I'd like to add a few more points, this relates to the business side.

  • Understand what the client's needs are. This will help you in your research, approach and delivery

  • don't be afraid to try different concepts. think: mild, average, and out-there.

  • develop good communication skills so all parties involved know what to expect. Use email, phone calls, send rough-drafts, etc.

  • continue tweaking your design, there is always room for improvements. It's the little details that will make your work stand out.


The biggest thing to understand is that the solution should always be viewed and critiqued in the context of the target audience and business objectives. Those that aren't directly involved in Graphic design certainly have opinions, and often valid, but they often fail to realize they are their own personal aesthetic opinions and they may have little to no bearing on the design problem that trying to be solved.


Personally, as a graphic designer, I love having constructive feedback, not just from other trained professionals within the field but people who know very little about the art form. This is a great way, I find, to improve my work.

Task 1:
Which lines of the entries contain the string "above"? Pick out each one, treating uppercase and lowercase as different.
Task 2:
Write the next part of the post on graphic design work, picking up after its final sentence.
The post on graphic design work and the entries that follow it come from unrelated sources.

Exercise input:

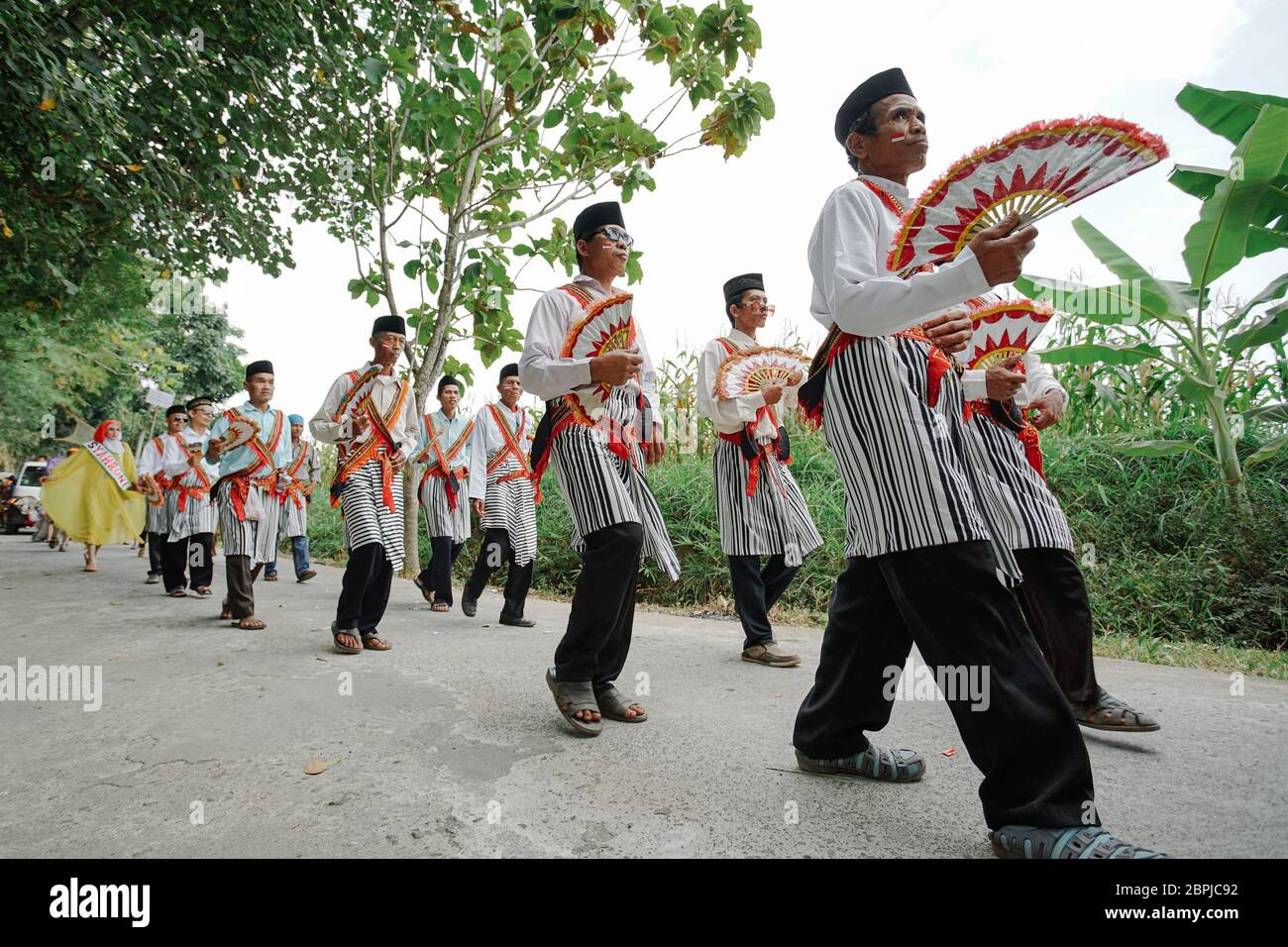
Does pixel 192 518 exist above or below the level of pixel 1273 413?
below

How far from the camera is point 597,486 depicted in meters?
3.20

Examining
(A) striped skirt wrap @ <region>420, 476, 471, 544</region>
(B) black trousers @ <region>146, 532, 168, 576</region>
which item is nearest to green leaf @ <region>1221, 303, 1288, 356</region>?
(A) striped skirt wrap @ <region>420, 476, 471, 544</region>

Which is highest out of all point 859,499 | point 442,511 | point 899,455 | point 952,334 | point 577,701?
point 952,334

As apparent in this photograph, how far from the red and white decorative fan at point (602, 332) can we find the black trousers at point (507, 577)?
352 cm

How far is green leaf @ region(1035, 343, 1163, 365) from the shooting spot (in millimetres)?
6004

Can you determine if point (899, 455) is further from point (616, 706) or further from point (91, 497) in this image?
point (91, 497)

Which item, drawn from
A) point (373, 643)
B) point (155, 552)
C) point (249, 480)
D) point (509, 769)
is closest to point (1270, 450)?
point (509, 769)

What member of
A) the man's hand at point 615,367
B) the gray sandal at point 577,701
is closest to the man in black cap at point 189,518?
the gray sandal at point 577,701

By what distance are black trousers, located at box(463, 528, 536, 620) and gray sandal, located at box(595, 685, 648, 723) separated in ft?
10.1

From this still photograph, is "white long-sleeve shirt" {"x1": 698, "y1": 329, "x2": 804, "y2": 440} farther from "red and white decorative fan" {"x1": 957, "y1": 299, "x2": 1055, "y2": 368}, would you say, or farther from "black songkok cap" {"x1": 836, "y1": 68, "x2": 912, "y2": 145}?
"black songkok cap" {"x1": 836, "y1": 68, "x2": 912, "y2": 145}

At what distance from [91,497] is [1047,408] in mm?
11508
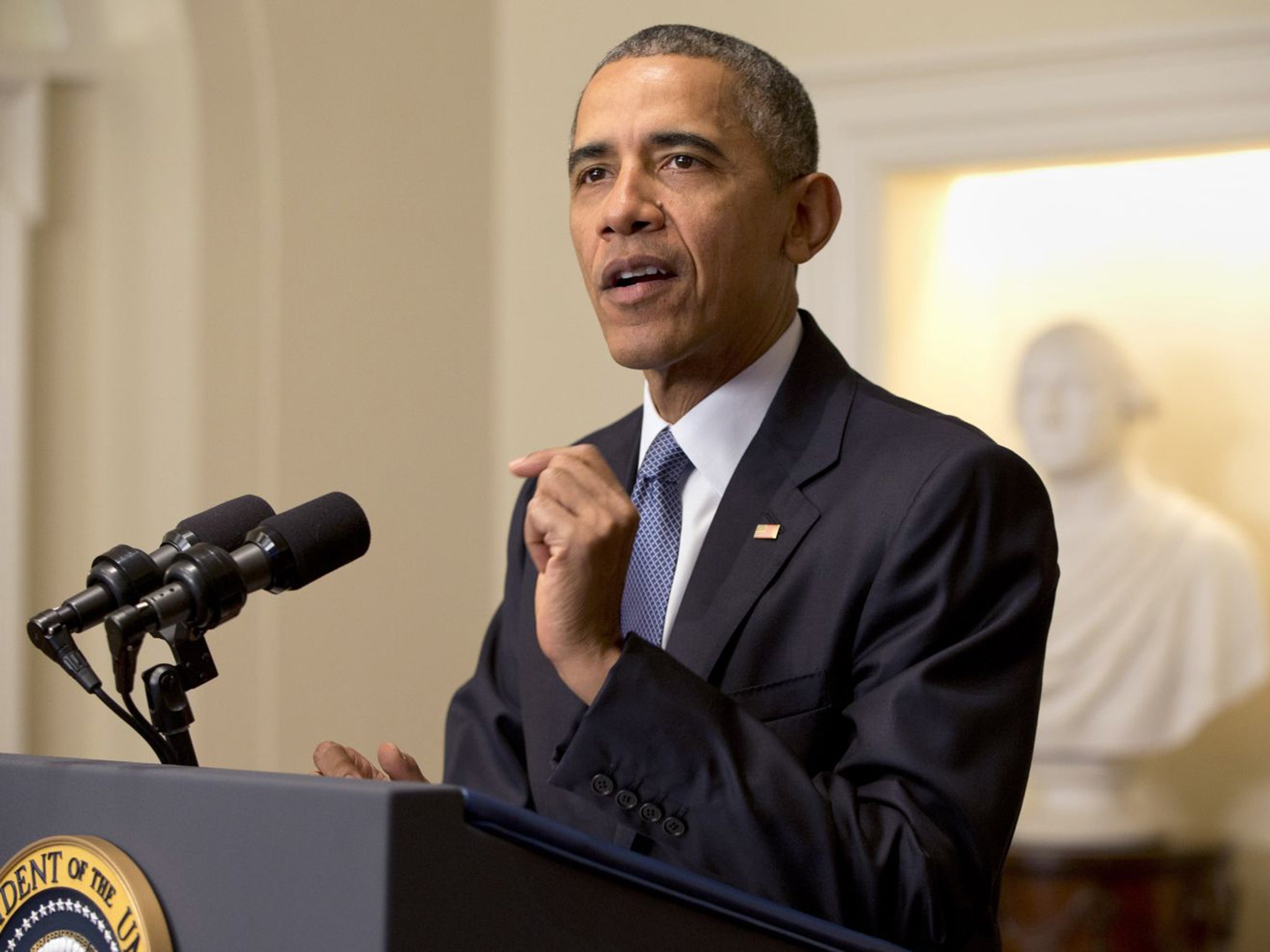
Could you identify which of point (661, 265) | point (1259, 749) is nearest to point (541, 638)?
point (661, 265)

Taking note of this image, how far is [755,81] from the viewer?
5.73ft

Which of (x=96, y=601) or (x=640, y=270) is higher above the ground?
(x=640, y=270)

Written answer 1:
Does pixel 192 518 exist above or below the level of pixel 1273 413?
Which of (x=96, y=601) or (x=640, y=270) is higher above the ground?

Written answer 2:
Designers will recognise influences and understand the piece as a piece of design however this isn't always positive. Truly great design work isn't work that only appeals to other designers like some sort of In-Joke. Great design can and should be recognised by everyone. It may technically good work, but it also needs to be fit for the purpose and the consumer - and 9 times out of 10, the consumer isn't a designer.

My advice to you is, if you are genuinely interested in design, read blogs and magazines such as Creative Review just for the enjoyment and for you own taste within design. But in the main be constructive with feedback, and let the designers act upon it as they see fit.